WebdeskJun 09, 2021, 06:12 PM IST

The legacy of Baba Banda Singh Bahadur

The bravery of Baba Banda Singh Bahadur, the first leader of the Sikh nation, is worthy of being engraved in golden letters in the history of the nation and the world. It is to be read by humanity with a sense of pride to learn how a person can stand against insurmountable odds for the sake of righteousness and justice.


Baptising of Banda Bahadur


While at Nanded, Guru Gobind Singh came across an ascetic called Madho Das. Madho Das had been born a Minhas Rajput in Jammu named Lachman Das. In his early life, he had been a keen wrestler, hunter and soldier. On one occasion, while on a hunt, he accidentally killed a pregnant doe and was overcome with remorse. He became an ascetic and took as his spiritual Guru a holy man named Janaki Das who renamed him as Madho Das. He stayed in a hut on the banks of the River Godavari at Nanded and immersed himself in meditation that gave to him considerable powers.


One day the Guru happened to pass by the hut of Madho Das while on a hunt and he stopped there for rest and refreshment. Madho Das was not in the hut. It is said that when Madho Das came back he was enraged and he tried to intimidate and humiliate the Guru with his occult powers. When his powers had no affect on the Guru he realised that he had made a mistake and offered himself to the Guru as his Banda (servant).

* Exercise requirements *
[A] From the passage on Baba Banda Singh Bahadur, return the words between "WebdeskJun 09, 2021, 06:12" and "righteousness and justice.", inclusive.
[B] Resume the account of Baba Banda Singh Bahadur after its last sentence.

* Information given *
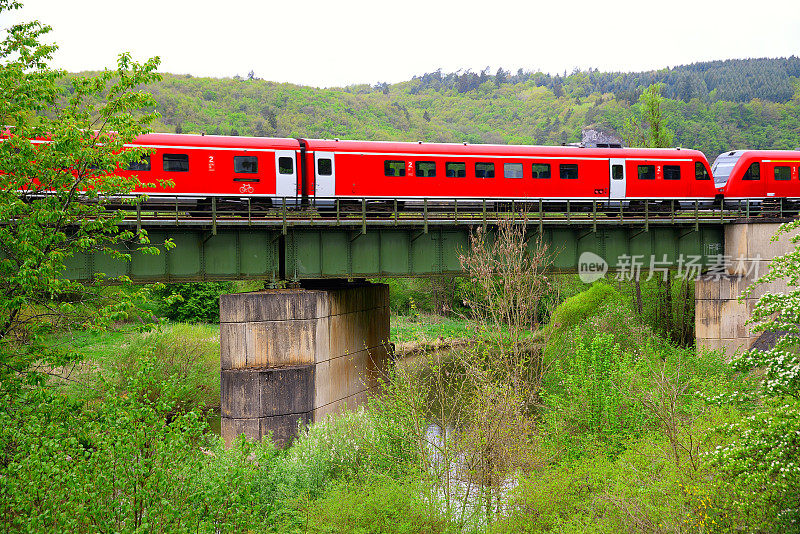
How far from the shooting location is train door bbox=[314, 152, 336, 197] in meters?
25.3

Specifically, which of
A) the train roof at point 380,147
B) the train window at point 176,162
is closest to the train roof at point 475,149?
the train roof at point 380,147

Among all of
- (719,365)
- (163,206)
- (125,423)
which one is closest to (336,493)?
(125,423)

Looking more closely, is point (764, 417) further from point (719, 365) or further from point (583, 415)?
point (719, 365)

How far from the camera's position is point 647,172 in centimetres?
2930

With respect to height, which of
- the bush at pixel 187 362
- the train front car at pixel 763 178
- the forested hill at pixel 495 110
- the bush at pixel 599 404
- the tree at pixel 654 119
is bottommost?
the bush at pixel 187 362

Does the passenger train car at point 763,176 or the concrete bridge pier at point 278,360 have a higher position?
the passenger train car at point 763,176

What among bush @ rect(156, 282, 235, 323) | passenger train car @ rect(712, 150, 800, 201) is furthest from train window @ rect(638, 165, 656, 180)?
bush @ rect(156, 282, 235, 323)

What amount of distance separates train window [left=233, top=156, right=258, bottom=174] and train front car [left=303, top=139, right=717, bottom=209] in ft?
6.75

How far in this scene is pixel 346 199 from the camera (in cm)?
2564

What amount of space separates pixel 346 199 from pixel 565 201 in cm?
943

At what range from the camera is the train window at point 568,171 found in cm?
2828

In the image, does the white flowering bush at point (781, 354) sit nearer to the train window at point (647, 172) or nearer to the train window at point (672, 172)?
the train window at point (647, 172)

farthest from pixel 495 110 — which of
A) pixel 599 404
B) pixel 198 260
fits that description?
pixel 599 404

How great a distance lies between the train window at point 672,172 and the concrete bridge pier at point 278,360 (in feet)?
52.9
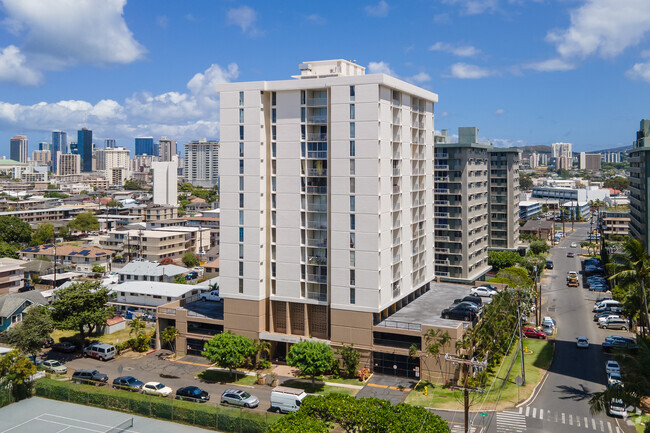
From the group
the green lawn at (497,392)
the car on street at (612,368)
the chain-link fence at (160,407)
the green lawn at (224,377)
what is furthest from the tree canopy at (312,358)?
the car on street at (612,368)

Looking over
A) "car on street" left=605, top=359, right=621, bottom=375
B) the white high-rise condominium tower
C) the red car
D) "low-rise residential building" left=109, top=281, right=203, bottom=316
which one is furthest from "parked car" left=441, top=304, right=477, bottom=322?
"low-rise residential building" left=109, top=281, right=203, bottom=316

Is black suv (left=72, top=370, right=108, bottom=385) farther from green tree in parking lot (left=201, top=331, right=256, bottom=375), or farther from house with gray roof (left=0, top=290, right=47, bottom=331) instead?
house with gray roof (left=0, top=290, right=47, bottom=331)

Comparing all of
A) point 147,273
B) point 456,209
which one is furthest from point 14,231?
point 456,209

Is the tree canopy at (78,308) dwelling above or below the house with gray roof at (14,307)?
above

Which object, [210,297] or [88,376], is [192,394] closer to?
[88,376]

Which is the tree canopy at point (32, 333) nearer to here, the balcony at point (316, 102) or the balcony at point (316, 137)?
the balcony at point (316, 137)

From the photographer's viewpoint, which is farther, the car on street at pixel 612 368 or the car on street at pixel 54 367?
the car on street at pixel 54 367
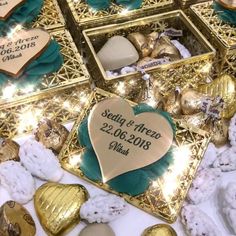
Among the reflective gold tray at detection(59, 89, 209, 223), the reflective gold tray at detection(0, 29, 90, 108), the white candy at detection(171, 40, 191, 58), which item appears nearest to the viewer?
the reflective gold tray at detection(59, 89, 209, 223)

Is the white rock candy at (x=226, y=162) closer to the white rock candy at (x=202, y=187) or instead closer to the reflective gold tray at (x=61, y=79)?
the white rock candy at (x=202, y=187)

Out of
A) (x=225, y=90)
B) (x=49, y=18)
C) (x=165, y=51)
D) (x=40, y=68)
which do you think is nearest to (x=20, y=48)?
(x=40, y=68)

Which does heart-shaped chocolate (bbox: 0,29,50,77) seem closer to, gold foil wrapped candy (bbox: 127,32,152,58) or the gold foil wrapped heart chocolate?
gold foil wrapped candy (bbox: 127,32,152,58)

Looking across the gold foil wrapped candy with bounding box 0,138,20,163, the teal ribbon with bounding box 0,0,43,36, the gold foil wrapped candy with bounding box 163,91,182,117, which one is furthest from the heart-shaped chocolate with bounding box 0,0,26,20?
the gold foil wrapped candy with bounding box 163,91,182,117

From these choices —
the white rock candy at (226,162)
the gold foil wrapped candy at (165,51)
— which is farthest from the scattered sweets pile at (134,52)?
the white rock candy at (226,162)

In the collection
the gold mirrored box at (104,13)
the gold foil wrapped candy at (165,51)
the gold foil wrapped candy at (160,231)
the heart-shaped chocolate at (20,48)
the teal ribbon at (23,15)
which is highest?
the teal ribbon at (23,15)
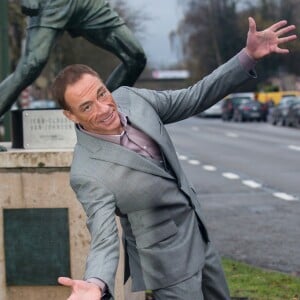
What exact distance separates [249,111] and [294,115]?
1049 centimetres

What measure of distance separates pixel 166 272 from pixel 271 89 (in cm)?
7151

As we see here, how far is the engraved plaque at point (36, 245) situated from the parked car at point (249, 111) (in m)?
45.0

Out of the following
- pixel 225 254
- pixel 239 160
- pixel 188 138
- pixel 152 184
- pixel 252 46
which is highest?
pixel 252 46

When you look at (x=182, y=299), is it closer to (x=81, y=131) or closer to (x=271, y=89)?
(x=81, y=131)

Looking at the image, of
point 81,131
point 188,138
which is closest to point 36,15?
point 81,131

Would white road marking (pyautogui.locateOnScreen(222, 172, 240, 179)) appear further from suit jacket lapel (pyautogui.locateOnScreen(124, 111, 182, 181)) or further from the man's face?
the man's face

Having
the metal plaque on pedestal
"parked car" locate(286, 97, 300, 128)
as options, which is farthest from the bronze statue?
"parked car" locate(286, 97, 300, 128)

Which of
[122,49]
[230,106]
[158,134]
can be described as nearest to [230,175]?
[122,49]

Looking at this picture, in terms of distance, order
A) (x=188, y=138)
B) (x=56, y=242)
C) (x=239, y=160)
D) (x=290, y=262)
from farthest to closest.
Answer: (x=188, y=138) < (x=239, y=160) < (x=290, y=262) < (x=56, y=242)

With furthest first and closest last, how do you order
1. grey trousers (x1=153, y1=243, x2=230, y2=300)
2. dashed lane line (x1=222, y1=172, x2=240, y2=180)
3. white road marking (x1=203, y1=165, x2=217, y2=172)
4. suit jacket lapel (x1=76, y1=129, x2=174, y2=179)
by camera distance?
white road marking (x1=203, y1=165, x2=217, y2=172) → dashed lane line (x1=222, y1=172, x2=240, y2=180) → grey trousers (x1=153, y1=243, x2=230, y2=300) → suit jacket lapel (x1=76, y1=129, x2=174, y2=179)

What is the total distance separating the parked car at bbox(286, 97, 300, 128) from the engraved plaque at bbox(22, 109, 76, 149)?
3376cm

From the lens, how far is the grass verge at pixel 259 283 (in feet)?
22.6

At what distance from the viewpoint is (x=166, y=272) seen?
3.63 m

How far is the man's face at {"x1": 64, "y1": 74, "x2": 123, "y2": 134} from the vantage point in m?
3.38
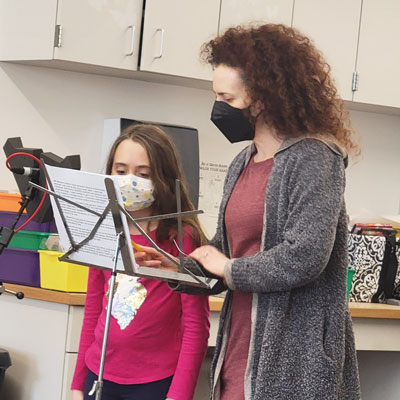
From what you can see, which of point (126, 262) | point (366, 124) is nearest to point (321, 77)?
point (126, 262)

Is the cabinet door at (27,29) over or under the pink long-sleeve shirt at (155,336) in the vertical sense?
over

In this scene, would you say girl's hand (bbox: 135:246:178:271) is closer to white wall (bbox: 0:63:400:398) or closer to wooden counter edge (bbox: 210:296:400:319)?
wooden counter edge (bbox: 210:296:400:319)

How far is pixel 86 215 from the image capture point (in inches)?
60.0

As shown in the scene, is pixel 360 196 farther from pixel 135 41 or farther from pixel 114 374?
pixel 114 374

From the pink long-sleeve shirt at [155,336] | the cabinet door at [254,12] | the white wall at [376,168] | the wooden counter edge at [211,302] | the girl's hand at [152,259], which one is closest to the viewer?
the girl's hand at [152,259]

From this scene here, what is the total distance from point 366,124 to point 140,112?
1.14m

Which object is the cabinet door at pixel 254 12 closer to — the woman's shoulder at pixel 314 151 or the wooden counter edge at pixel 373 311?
the wooden counter edge at pixel 373 311

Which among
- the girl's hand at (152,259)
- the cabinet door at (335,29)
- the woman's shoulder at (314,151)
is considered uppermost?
→ the cabinet door at (335,29)

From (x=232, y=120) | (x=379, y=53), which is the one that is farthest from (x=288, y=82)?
(x=379, y=53)

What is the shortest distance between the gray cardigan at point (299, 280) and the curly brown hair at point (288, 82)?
0.05 metres

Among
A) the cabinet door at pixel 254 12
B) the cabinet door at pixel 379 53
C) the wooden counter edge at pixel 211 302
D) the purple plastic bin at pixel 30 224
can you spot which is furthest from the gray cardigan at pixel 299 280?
the cabinet door at pixel 379 53

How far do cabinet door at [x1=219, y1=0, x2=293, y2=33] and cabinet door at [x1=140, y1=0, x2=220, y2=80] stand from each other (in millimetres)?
40

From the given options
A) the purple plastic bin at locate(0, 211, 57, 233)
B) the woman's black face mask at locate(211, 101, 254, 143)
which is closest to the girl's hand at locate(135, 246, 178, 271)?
the woman's black face mask at locate(211, 101, 254, 143)

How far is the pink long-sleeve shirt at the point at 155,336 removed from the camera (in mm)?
1822
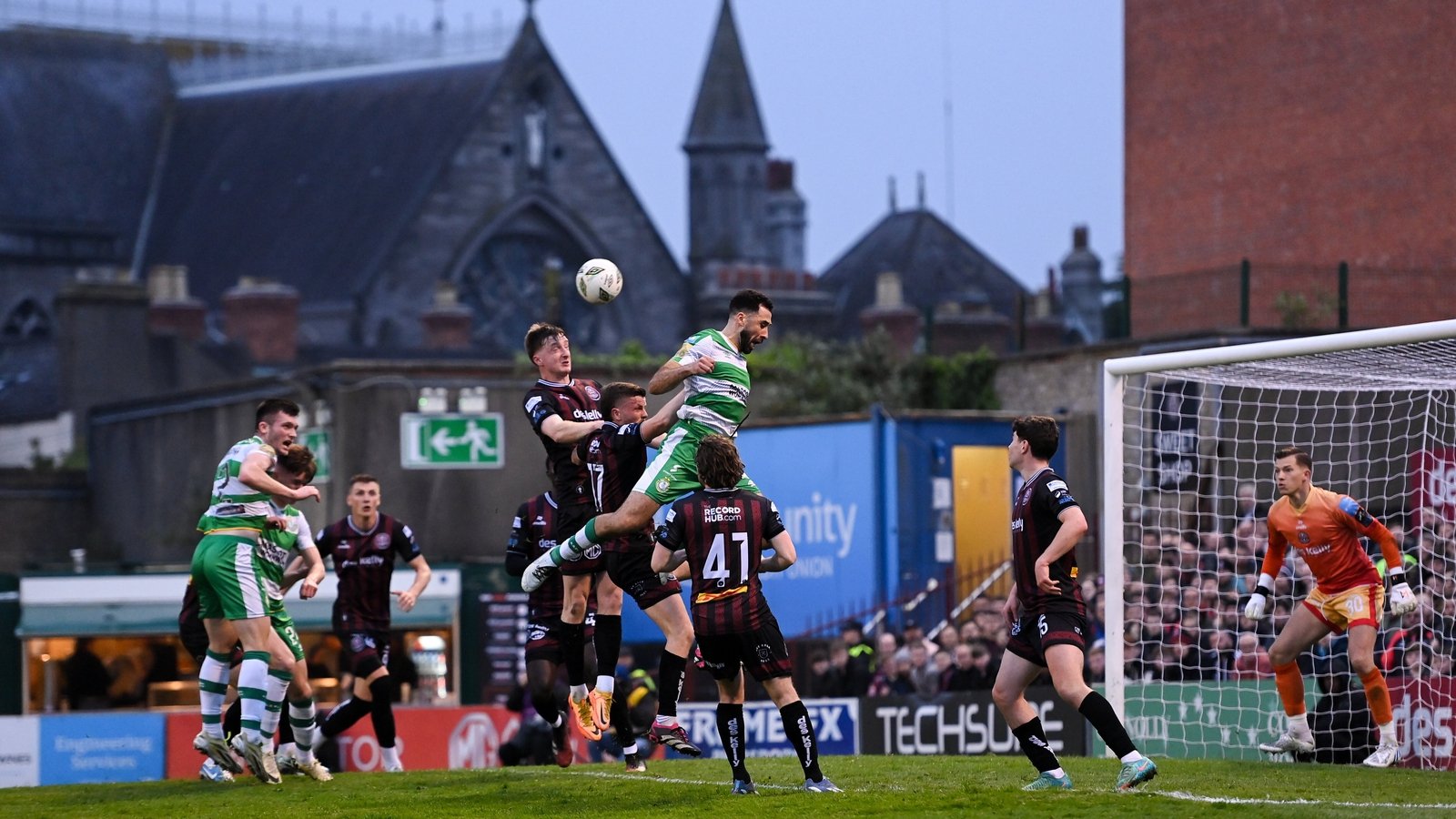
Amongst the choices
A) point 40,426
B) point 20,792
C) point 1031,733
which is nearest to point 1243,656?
point 1031,733

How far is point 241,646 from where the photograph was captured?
16031mm

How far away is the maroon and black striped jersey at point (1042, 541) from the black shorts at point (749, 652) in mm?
1516

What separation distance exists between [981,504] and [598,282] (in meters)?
16.3

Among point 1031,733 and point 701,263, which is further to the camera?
point 701,263

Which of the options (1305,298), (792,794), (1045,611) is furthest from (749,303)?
(1305,298)

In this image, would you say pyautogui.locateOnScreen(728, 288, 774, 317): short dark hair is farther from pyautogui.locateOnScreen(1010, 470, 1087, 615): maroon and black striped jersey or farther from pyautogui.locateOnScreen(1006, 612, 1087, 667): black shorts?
pyautogui.locateOnScreen(1006, 612, 1087, 667): black shorts

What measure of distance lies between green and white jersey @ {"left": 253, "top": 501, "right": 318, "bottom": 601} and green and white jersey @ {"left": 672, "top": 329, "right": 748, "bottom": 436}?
3403mm

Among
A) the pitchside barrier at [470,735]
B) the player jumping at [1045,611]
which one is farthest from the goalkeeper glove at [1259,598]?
the pitchside barrier at [470,735]

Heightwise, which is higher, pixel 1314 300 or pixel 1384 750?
pixel 1314 300

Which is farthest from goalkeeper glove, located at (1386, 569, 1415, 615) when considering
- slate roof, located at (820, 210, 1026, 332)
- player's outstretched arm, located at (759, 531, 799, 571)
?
slate roof, located at (820, 210, 1026, 332)

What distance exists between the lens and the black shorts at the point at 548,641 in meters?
15.2

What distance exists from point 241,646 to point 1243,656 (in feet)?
33.1

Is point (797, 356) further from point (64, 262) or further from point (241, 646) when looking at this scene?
point (64, 262)

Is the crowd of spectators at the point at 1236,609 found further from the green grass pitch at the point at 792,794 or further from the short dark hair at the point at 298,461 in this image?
the short dark hair at the point at 298,461
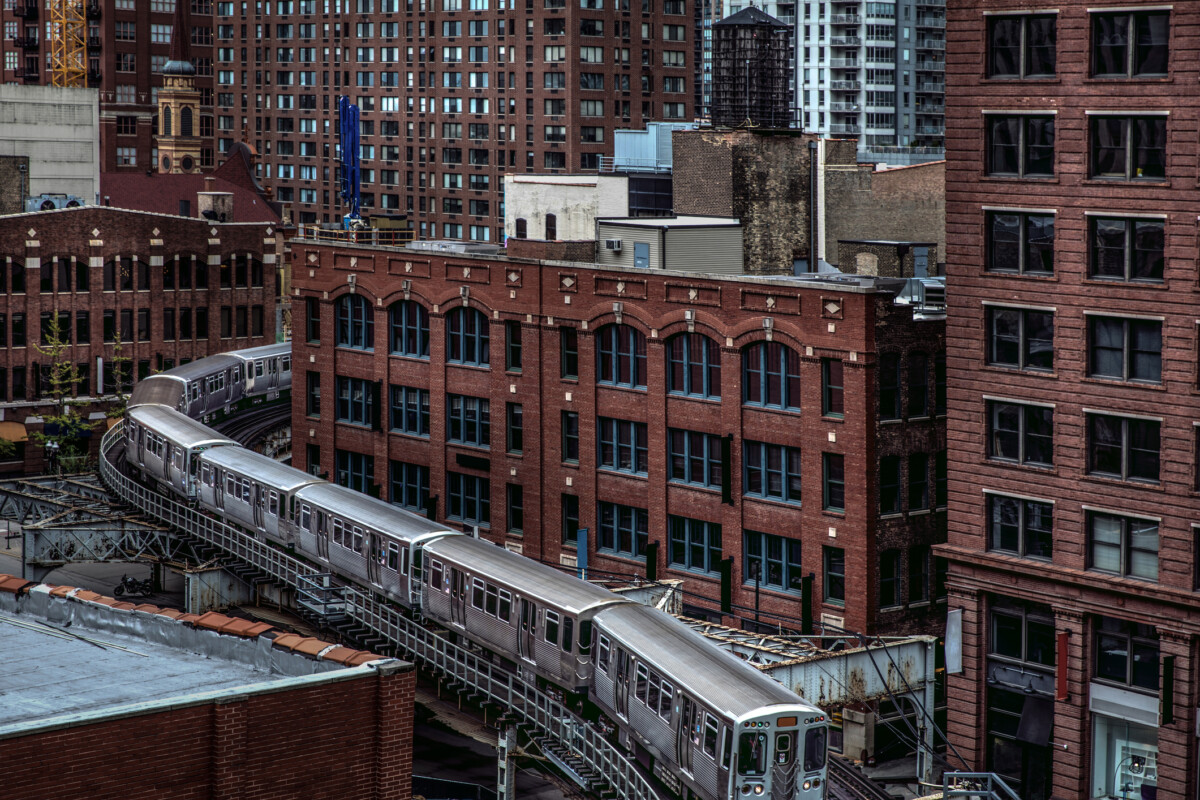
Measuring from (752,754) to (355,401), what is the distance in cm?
4445

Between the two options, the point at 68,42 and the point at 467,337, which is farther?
the point at 68,42

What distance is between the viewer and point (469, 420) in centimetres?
7262

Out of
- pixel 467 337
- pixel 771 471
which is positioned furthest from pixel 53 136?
pixel 771 471

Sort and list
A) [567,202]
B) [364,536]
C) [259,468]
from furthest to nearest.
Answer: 1. [567,202]
2. [259,468]
3. [364,536]

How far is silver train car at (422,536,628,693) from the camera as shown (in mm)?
46188

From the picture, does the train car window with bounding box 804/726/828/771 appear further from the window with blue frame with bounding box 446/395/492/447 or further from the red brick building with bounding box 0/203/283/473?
the red brick building with bounding box 0/203/283/473

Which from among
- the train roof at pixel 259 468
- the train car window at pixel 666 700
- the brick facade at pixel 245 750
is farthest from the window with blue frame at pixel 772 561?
the brick facade at pixel 245 750

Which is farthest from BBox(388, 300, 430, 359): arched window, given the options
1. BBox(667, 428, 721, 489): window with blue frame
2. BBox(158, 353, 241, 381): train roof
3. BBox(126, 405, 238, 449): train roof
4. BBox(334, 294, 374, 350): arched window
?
BBox(667, 428, 721, 489): window with blue frame

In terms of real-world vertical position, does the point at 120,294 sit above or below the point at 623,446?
above

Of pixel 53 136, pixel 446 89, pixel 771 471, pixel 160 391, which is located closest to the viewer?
pixel 771 471

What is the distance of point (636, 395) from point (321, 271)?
20920mm

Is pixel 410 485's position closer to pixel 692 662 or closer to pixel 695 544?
pixel 695 544

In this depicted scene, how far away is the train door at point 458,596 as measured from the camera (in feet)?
171

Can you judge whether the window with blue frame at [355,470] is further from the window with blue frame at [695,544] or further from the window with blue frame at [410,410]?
the window with blue frame at [695,544]
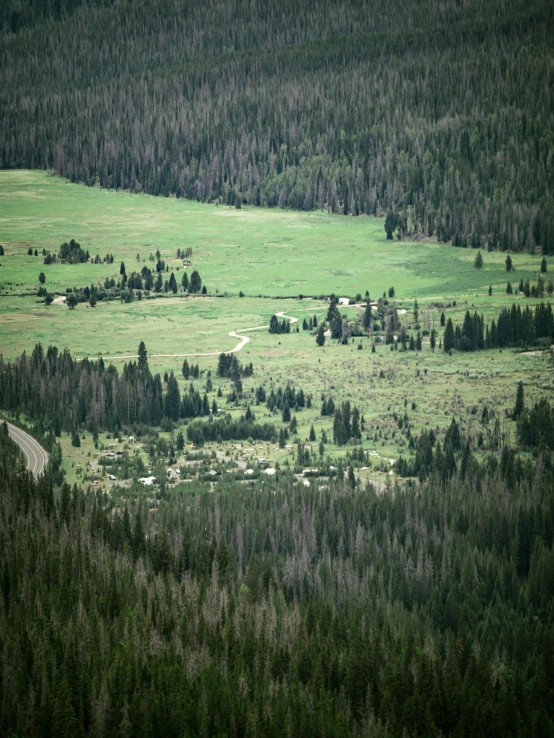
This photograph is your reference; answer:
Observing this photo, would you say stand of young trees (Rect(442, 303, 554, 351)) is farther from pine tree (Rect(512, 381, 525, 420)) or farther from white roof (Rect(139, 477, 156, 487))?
white roof (Rect(139, 477, 156, 487))

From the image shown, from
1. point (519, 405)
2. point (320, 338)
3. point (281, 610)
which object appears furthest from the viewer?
point (320, 338)

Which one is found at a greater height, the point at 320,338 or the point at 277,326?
the point at 277,326

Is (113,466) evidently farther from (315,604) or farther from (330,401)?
(315,604)

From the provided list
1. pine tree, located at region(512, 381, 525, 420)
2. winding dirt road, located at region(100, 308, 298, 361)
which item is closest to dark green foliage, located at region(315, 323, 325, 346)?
winding dirt road, located at region(100, 308, 298, 361)

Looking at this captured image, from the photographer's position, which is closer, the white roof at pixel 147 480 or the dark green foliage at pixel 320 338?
the white roof at pixel 147 480

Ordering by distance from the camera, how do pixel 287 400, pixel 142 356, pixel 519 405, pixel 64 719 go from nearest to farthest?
pixel 64 719 < pixel 519 405 < pixel 287 400 < pixel 142 356

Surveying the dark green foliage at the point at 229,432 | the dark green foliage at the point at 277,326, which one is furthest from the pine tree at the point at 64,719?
the dark green foliage at the point at 277,326

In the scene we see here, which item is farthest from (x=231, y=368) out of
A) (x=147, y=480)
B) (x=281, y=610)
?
(x=281, y=610)

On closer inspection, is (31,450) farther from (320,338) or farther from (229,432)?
(320,338)

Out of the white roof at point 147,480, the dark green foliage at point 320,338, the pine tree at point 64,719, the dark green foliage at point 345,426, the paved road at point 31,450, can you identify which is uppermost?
the dark green foliage at point 320,338

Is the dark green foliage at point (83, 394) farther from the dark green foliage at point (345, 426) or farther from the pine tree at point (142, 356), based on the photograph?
the dark green foliage at point (345, 426)
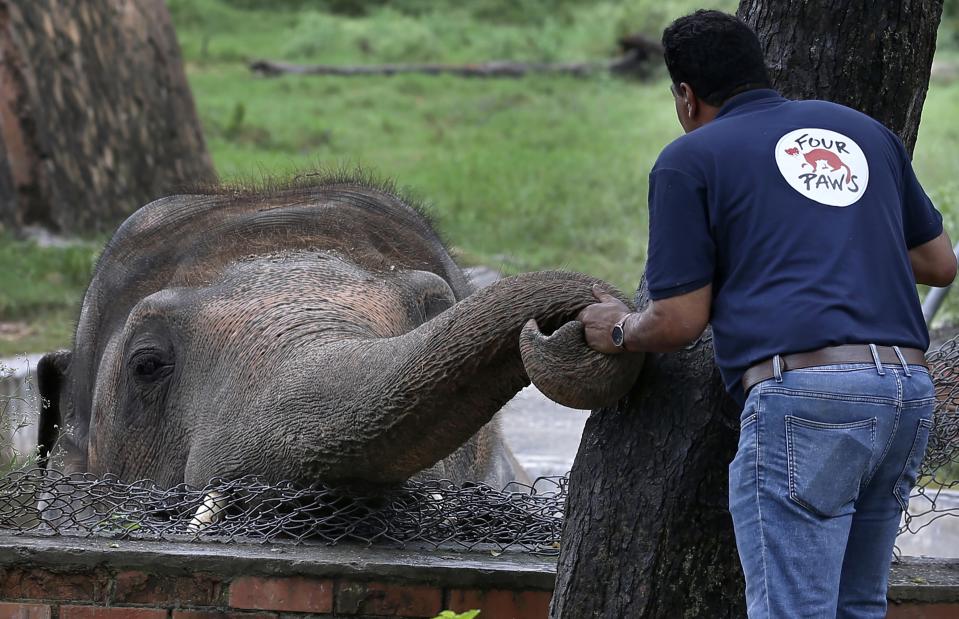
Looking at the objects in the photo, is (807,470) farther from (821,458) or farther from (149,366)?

* Set of answers *
[A]
WebdeskJun 09, 2021, 06:12 PM IST

The legacy of Baba Banda Singh Bahadur

The bravery of Baba Banda Singh Bahadur, the first leader of the Sikh nation, is worthy of being engraved in golden letters in the history of the nation and the world. It is to be read by humanity with a sense of pride to learn how a person can stand against insurmountable odds for the sake of righteousness and justice.

[B]
Beyond the folklore what is historically accepted is that Madho Das became a disciple of Guru Gobind Singh and was formally baptised into the fold of the Sikh and the Khalsa. he was renamed Gurmukh Singh but got to be known as Banda.


The Guru gave to Banda Singh five arrows from his own quiver and an escort, including five of his chosen Sikhs, and directed him to go to the Punjab. he was vested with the mission


Dharam Chlavan Sant Ubaran, Duust Saban Ko Mool Uparon


(Take forward Dharma, give sanctity to Saints, destroy all evil).


The authority and responsibility of taking revenge from Wazir Khan and to destroy the evil Mughal administration in Punjab was vested upon him. Baba Banda Singh Bahadur took a blessing from Guru Gobind Singh and proceeded on the mission given to him. He became the architect of the Sikh Empire while breaking the stranglehold of the Mughal rule in Punjab.


On his journey back to Punjab, as ordered by Guru Gobind Singh, Banda Bahadur was joined by many Sikhs who were keen to avenge the brutal murder of Sahibzada Zorawar Singh and Sahibzada Fateh Singh in the hands of Wazir Khan, the evil Mughal Governor of Sirhind. After subjugating Sonepat, Samana, Shahbad, Mustafabad, Kapuri and Banur, Baba Banda Bahadur led his troops to take on Wazir Khan.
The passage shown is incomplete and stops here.